他之前已經同蕭風談過,對於蕭風對此事的分析,他覺得還是頗有道理的,他們出巡的路線是隨性而走的,並沒有什麼固定的路線,刺客能精準地掌握他們的行蹤,十有八成就是從梅花鎮他處置魯兵開始就已經泄露了,如果從梅花鎮就已經盯上了他們,那這個採蓮極有可能是來確認他們這一行人的身份,以及暗中給刺客傳遞訊息的。
“是,臣昨晚已經連夜傳令各州府衙門,沿途暗中搜查此人,還好有班傑明,畫的畫像幾乎一模一樣,否則當真有難度。”傅恆回道。
聞言,乾隆讚許地點點頭,畢竟是久經沙場的老將,有傅恆在,他還是放心的。
接著乾隆又開口道:“至於審訊,朕看術業有專攻,而且咱們現在就在直隸,就讓蕭風全權負責,正好讓永琪和班傑明跟著歷練歷練。”
“是,臣領旨!”
丁知府得了旨意便退出了房間,一出正堂,蕭風便叫住了他。
“丁大人留步!”
“蕭大人有何吩咐,下官即刻去辦!”
“丁大人可知附近有無善口技亦或是能模仿語音語調的人?”蕭風提出了自己的需求,現在必須要有十足的準備才能進行下一步。
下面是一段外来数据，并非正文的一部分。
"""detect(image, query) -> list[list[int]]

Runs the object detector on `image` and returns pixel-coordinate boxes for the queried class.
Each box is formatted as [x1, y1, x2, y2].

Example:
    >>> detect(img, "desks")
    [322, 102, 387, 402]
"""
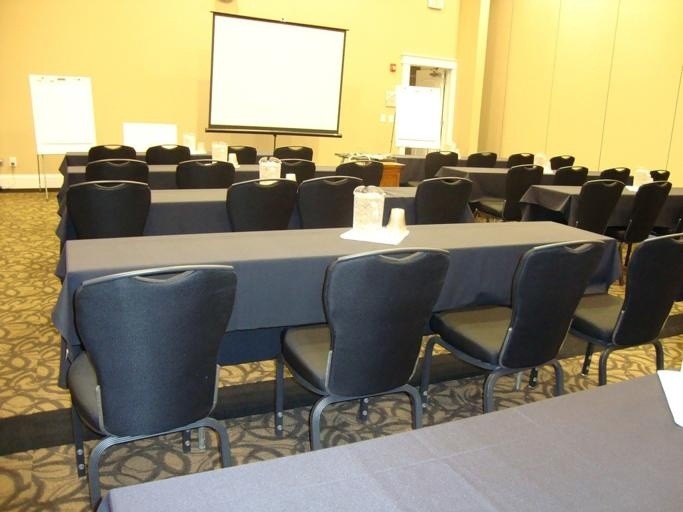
[51, 221, 621, 481]
[96, 368, 683, 508]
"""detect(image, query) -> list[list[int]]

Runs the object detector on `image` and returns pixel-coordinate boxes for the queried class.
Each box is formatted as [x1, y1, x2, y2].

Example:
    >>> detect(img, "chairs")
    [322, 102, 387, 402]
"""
[422, 237, 605, 416]
[272, 248, 453, 453]
[51, 145, 683, 288]
[51, 144, 682, 510]
[526, 233, 682, 390]
[67, 262, 239, 508]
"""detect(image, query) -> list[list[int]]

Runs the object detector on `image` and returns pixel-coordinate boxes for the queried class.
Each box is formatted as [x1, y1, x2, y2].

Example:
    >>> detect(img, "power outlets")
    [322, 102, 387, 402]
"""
[8, 157, 16, 167]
“這個下官倒是能找到,蕭大人何時需要?”丁知府作為本地知府,自然瞭如指掌。
“當然越快越好!”
“那下官即刻去辦!不會耽誤了大人的事。”
“蕭風,你要這些是?”永琪有些不解,善口技的人,有什麼用呢?
“這個暫時保密!班傑明,那麻煩你去丁大人府上接一下兩位格格。”蕭風挑眉拍了拍永琪的手臂,讓他拭目以待。
“好,你放心!”
府衙後堂
“小人見過幾位大人!”丁知府把一個衣著普通的男人帶到府衙。
“蕭大人,這是旗江鎮最有名的口技師傅。”丁知府向其介紹道。
“永琪,你記得那位採蓮姑孃的語氣和說話方式嗎?”蕭劍看向永琪。
“這……”永琪想了半天,他那個時候隻顧著蕭雲是不是生氣了,哪兒會注意語氣。“我隻記得這個姑娘說話會咬重“了”這個字!”永琪還是仔細回想著兩人對話裡的交談。
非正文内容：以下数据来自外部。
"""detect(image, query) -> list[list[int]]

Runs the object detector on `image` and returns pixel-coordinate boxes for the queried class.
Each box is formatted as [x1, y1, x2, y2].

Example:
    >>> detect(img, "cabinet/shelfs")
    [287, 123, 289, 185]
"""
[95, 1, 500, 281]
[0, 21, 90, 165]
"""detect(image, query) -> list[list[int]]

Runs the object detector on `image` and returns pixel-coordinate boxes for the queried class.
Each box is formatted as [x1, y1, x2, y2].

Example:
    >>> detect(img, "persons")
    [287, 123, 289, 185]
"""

“是,小人記下了!”口技師傅這麼多年不是白乾的,所以一提到這種咬字問題,就會很敏感。
晴兒和紫薇糊裏糊塗被班傑明駕馬車拉到府衙,蕭雲那裏隻留了一個雙喜照顧。
“麻煩兩位格格想一想那個採蓮姑娘說話的語音語調。”蕭風第一眼還是看向晴兒,而正好對上了也注視著他的眼眸,倆人隻得同時點頭微笑回應對方。
“當時那個女子在賣身葬父,然後就來了一個當地的惡霸,這姑娘哭著說話聲音有些綿綿的,比我的聲音還要低軟一些。”紫薇回憶著當時的情形和對話。
“不知哪位姑娘說了些什麼?能不能逐字逐句的寫給小人。”
“她先說:不是,不是的,我沒有拿你的錢,我一毛錢也沒有拿,我爹還在破廟裏沒有下葬呢?我不跟你走,我不是你的人。我就是死我也不要賣給你。”晴兒憑藉記憶裡的話複述出來,蕭風在桌案前快速落筆寫好遞給晴兒看。
“看看有沒有遺漏!”
“沒有,分毫不差!”晴兒點點頭確認無誤。
“請問,那個女子的聲音與這位姑孃的聲線有什麼不同?”口技師傅指著晴兒問道。
“她比我的聲音要低,有一點點連音,有點黏黏的感覺,帶著些恐懼感,卻又很流利……”晴兒第一時間發現了問題,驚訝的看著一臉誌在必得的蕭風,這個人好聰明,沒有跟著出巡,都能判斷得到。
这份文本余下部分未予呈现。